The Reserve Bank of India (RBI), on Monday, retained the indicative policy rates at the current level. The Cash Reserve Ratio (CRR) has been cut by 25 basis points to 4.50 per cent, injecting a liquidity of around Rs.17,000 crore into the banking system.
The CRR cut will be effective from September 22, 2012. CRR is the portion of deposits that banks keep with the RBI, and it does not earn any interest for banks. RBI slashed CRR by 150 basis points so far in 2012.
The RBI cut the CRR with a future outlook. “Liquidity conditions have remained comfortable since the first quarter review. However, going forward, the wedge between deposit growth and credit growth could widen on the back of the seasonal pick-up in credit demand in the second-half of the year.”
The short-term policy rate, repo rate, unchanged at 8 per cent and Reverse repo rate at 7 per cent. Repo rate is the rate at which banks borrow funds from the RBI, and Reverse repo is the rate at which banks park their funds with the central bank. The central bank complemented the government for taking actions to spur growth, and contain fiscal deficit. “Mitigating the growth risks and taking the economy to a higher sustainable growth trajectory require concerted policy action across a range of domains, a process to which last week’s actions made a significant contribution.”
The government undertook long-anticipated measures towards fiscal consolidation by reducing fuel subsidies, and clearing sale of stakes in select public enterprises. Further, “steps taken to increase foreign direct investment (FDI) should contribute to both greater capital inflows and, over, the long-run, higher productivity, particularly in the food supply chain.”

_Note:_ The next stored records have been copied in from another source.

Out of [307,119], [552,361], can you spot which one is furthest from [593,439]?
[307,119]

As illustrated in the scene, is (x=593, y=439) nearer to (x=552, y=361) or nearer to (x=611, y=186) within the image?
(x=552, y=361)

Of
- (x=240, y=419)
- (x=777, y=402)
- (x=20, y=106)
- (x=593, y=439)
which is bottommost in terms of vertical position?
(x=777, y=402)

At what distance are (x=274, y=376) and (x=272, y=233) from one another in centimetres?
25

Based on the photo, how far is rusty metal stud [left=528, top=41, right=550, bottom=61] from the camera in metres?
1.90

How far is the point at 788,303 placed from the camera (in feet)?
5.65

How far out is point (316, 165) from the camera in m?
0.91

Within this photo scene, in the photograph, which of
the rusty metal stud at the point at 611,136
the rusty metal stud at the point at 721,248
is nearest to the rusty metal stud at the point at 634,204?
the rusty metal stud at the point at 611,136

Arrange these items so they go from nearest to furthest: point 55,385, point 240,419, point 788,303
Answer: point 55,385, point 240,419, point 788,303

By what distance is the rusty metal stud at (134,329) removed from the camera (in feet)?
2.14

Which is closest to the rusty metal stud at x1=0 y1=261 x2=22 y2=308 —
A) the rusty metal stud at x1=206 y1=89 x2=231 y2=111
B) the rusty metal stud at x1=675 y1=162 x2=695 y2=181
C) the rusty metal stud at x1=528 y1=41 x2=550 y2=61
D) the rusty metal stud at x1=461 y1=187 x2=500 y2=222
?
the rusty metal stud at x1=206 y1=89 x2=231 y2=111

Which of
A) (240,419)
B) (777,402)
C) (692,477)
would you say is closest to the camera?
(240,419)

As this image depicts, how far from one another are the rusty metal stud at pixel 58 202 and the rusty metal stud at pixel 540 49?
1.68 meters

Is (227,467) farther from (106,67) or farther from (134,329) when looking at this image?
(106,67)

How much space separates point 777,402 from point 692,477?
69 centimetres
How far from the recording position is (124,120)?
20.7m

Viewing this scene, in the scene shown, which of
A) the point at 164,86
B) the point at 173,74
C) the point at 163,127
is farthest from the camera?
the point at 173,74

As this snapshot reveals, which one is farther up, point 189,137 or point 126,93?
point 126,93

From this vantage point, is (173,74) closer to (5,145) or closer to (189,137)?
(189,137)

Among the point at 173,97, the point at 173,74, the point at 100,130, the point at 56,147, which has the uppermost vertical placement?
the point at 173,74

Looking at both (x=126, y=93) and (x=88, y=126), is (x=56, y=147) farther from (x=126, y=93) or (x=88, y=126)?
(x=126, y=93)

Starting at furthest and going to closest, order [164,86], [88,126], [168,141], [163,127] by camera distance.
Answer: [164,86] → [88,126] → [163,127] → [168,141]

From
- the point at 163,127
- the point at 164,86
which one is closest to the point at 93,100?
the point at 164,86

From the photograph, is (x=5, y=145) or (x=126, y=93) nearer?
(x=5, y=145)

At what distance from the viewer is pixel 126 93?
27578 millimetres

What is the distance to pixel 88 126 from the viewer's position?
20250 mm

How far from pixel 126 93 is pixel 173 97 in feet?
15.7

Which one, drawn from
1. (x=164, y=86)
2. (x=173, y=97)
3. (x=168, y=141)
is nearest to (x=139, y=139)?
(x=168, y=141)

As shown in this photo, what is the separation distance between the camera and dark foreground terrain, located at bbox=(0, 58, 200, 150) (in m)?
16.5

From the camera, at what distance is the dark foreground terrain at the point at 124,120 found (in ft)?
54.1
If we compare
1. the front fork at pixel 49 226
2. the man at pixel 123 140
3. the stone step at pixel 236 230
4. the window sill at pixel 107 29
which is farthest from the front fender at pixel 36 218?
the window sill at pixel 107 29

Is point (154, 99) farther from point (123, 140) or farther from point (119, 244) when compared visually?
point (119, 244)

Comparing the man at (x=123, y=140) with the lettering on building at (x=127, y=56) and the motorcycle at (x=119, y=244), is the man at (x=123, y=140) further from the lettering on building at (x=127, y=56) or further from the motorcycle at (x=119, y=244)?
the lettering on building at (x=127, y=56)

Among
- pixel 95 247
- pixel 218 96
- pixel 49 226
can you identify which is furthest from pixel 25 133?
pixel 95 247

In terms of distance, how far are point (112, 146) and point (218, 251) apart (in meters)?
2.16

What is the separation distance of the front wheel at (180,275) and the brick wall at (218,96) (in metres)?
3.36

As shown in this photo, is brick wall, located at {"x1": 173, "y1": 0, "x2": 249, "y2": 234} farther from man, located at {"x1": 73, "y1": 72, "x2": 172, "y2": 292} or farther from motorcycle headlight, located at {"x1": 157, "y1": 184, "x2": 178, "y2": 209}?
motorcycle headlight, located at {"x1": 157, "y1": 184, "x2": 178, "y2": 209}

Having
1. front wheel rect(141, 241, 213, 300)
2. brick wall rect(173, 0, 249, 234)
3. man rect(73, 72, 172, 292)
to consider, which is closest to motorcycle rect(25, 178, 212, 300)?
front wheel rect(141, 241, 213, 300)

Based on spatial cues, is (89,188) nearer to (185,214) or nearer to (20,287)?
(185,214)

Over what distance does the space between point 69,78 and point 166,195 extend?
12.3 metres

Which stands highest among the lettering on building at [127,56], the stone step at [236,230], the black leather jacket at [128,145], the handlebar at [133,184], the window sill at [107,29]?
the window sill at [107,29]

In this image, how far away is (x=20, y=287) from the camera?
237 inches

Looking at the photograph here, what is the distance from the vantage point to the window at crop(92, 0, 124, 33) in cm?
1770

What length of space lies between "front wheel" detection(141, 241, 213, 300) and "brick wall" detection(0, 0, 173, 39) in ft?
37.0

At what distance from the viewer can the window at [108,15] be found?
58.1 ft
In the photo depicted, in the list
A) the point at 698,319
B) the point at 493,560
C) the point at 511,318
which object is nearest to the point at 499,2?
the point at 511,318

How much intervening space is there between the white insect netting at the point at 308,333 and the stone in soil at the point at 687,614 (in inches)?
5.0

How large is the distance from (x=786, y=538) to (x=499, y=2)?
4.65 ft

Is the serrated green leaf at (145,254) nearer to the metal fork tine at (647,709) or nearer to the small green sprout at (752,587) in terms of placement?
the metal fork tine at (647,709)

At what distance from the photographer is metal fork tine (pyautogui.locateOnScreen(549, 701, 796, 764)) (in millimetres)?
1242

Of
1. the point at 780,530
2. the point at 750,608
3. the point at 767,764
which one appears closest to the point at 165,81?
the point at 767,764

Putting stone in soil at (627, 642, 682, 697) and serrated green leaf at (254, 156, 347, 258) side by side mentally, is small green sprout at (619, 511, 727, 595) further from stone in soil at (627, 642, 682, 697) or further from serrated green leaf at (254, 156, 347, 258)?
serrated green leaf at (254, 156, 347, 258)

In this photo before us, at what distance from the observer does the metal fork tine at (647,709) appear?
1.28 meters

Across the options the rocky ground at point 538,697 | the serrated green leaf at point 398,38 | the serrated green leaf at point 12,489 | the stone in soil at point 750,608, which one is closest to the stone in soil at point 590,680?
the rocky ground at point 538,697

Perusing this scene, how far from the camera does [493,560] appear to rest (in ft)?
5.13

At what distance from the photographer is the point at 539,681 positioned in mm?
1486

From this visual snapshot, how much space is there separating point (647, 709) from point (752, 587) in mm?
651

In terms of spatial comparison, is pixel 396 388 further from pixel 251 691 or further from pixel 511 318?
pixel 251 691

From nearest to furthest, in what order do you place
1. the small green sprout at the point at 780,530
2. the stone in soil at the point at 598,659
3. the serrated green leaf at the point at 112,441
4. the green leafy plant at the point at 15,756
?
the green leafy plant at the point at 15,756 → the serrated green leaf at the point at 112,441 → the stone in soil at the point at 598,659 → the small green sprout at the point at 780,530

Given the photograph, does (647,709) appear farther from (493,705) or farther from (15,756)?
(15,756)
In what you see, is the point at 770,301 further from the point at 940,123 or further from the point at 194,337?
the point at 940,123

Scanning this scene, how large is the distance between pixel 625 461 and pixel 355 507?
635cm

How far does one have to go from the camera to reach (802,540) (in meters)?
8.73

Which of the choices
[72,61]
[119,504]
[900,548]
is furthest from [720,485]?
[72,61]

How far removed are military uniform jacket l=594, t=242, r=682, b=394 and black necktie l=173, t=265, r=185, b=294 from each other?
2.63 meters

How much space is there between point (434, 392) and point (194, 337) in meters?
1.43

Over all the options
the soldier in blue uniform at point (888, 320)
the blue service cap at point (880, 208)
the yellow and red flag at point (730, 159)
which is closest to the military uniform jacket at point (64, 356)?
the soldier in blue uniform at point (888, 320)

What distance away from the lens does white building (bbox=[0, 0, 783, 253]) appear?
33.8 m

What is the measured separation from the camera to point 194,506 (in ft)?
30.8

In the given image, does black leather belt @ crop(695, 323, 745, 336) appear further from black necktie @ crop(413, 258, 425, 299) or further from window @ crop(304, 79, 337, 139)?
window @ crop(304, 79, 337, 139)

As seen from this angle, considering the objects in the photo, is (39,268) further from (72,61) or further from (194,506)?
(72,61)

Over the longer-run, holding down subsidies to below two per cent of gross domestic product (GDP) as indicated in the Union Budget for 2012-13 “is crucial to manage demand-side pressures on inflation.” Containing inflationary pressures and lowering inflation expectations warrant maintaining the momentum of recent policy actions to step up investment, alleviate supply constraints, and improve productivity,” said the RBI.
“Headline Wholesale Price Index (WPI) inflation (year-on-year) has remained sticky at around 7.5 per cent throughout the current financial year so far. Supply constraints and rupee depreciation are imparting pressures on prices, rendering them sticky,’’ it said. In terms of the new Consumer Price Index (CPI), the RBI said, inflation (year-on-year) remained broadly unchanged in July from June at close to 10 per cent, held up by rising prices of food items. Notwithstanding some easing in July, core CPI inflation (CPI excluding food and fuel sub-group) remains elevated.
The central bank also warned that slowing global demand had adversely affected industrial activity and exports in emerging and developing economies (EDEs). Additionally, drought conditions in major grain-producing areas of the world, and the possibility of further hardening of international crude prices in view of the fresh dose of quantitative easing, impart ubiquitous risks to overall global macro economic prospects, it said. On a hopeful note on the domestic front, the RBI said that “late rains have augmented storage in reservoirs which should improve prospects for the Rabi crop, mitigating, to some extent, the concerns about agricultural prospects.”